(Collected data)
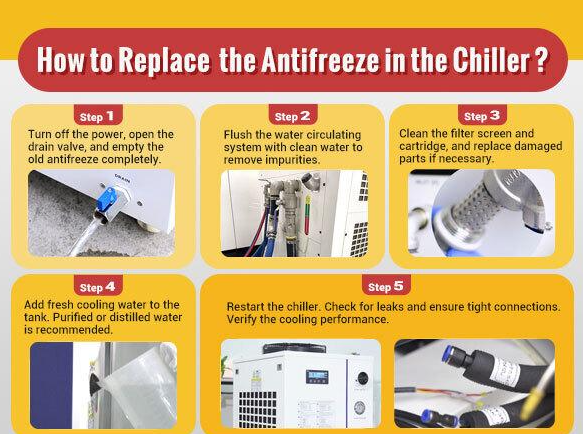 How to Replace the Antifreeze in the Chiller ?

Step 1

Turn off the power, open the drain valve, and empty the old antifreeze completely.

DRAIN

Step 2

Flush the water circulating system with clean water to remove impurities.

Step 3

Clean the filter screen and cartridge, and replace damaged parts if necessary.

Step 4

Add fresh cooling water to the tank. Purified or distilled water is recommended.

Step 5

Restart the chiller. Check for leaks and ensure tight connections. Verify the cooling performance.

» Exercise
The entries are to be reproduced exactly, excluding any pictures they contain.

» Reply to the exercise
 How to Replace the Antifreeze in the Chiller ?

Step 1

Turn off the power, open the drain valve, and empty the old antifreeze completely.

DRAIN

Step 2

Flush the water circulating system with clean water to remove impurities.

Step 3

Clean the filter screen and cartridge, and replace damaged parts if necessary.

Step 4

Add fresh cooling water to the tank. Purified or distilled water is recommended.

Step 5

Restart the chiller. Check for leaks and ensure tight connections. Verify the cooling performance.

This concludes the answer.